Repeat word for word the part of the Robert Hunt career summary below that runs from "Robert Donald Hunt" to "for another season.".

#### Excerpt to read
● ● ● ●

Robert Donald Hunt (born 7 July 1995) is an English professional footballer who plays as a right back for Leyton Orient. He has played in the English Football League for Brighton & Hove Albion and Oldham Athletic.

Career

Brighton & Hove Albion
Born in Dagenham, Greater London, Hunt joined Brighton & Hove Albion when he was twelve. After progressing through the club's youth system and the development squad, Hunt signed his first professional contract in May 2013. Two years later, he signed another contract for another season.

Hunt made his first-team debut for Brighton on 9 August 2016 in a 4–0 home victory over Colchester United in the EFL Cup, playing the full 90 minutes. Hunt made his league debut for Brighton on 17 September against Burton Albion, coming on for Bruno in the 73rd minute. After making his debut, Hunt was quoted as saying: "It was a great experience and I'm just delighted to have made my league debut after coming here when I was 15 or 16. It was a great experience and I thoroughly enjoyed it."

Following his good performance in the EFL Cup and the development squad in the first half of the 2017–18 season, Hunt signed a contract with the club, keeping him until 2018. Upon leaving the club, Hunt reflected on his time at Brighton & Hove Albion, quoting: "I can't thank them [Simon and Vic] enough and it feels like I've known them for longer than five or six years. Seeing them every day, learning off them and seeing how good their coaching is, has made me into a better player."

● ● ● ●

#### Listed entries

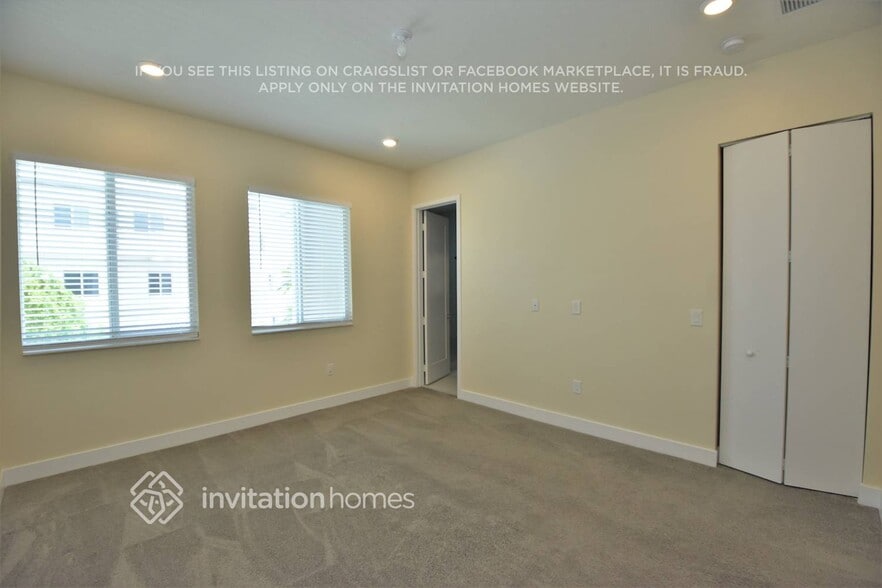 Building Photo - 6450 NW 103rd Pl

● ● ● ●

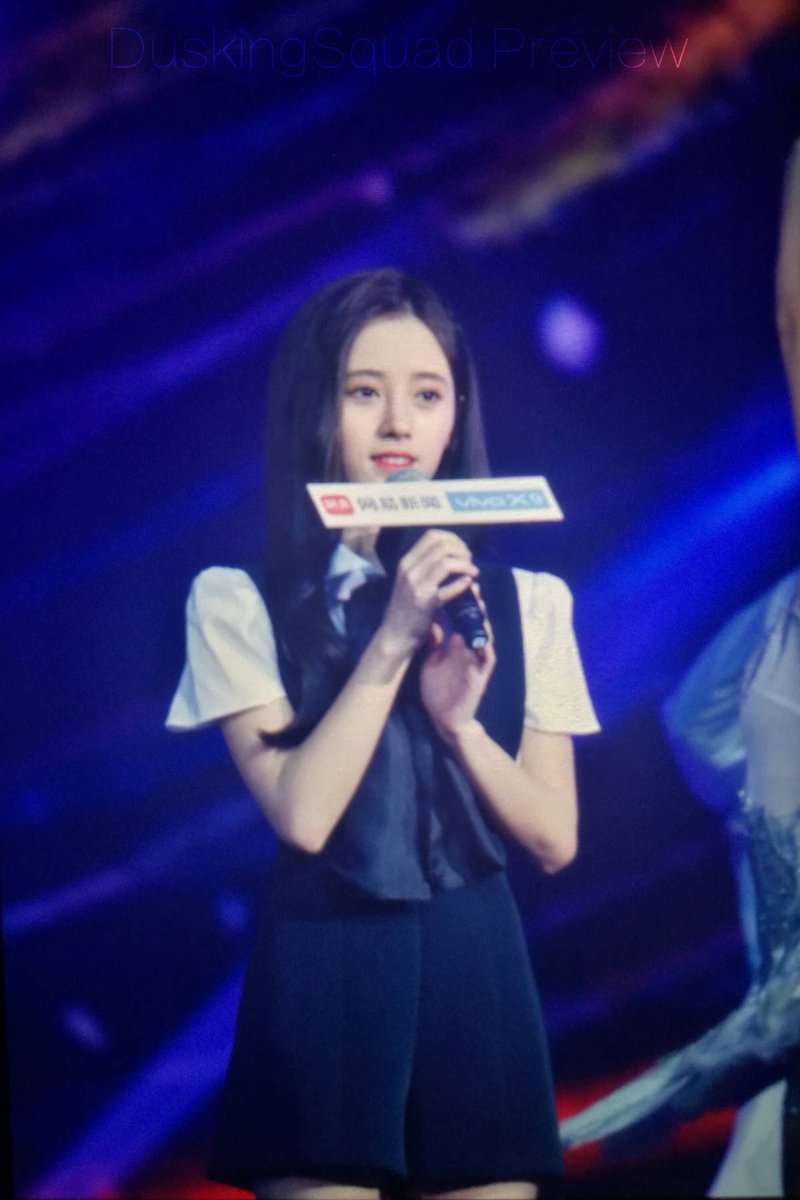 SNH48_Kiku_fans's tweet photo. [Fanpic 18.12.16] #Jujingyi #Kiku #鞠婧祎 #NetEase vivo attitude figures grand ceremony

● ● ● ●

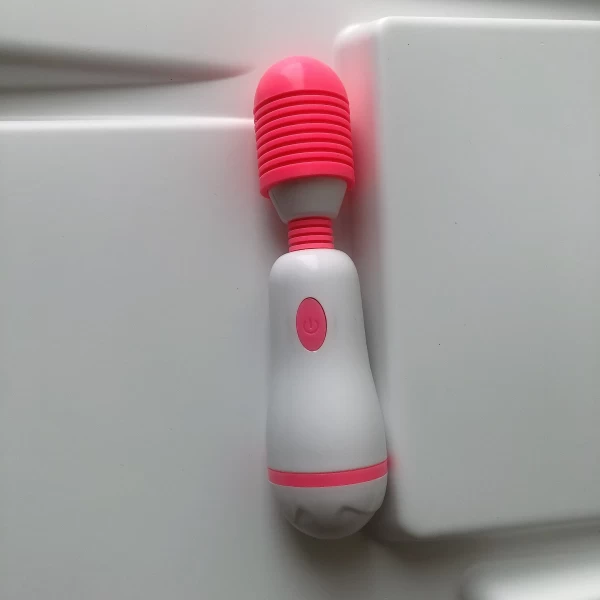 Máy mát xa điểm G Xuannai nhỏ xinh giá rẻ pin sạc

● ● ● ●

#### Reply to the task
Robert Donald Hunt (born 7 July 1995) is an English professional footballer who plays as a right back for Leyton Orient. He has played in the English Football League for Brighton & Hove Albion and Oldham Athletic.

Career

Brighton & Hove Albion
Born in Dagenham, Greater London, Hunt joined Brighton & Hove Albion when he was twelve. After progressing through the club's youth system and the development squad, Hunt signed his first professional contract in May 2013. Two years later, he signed another contract for another season.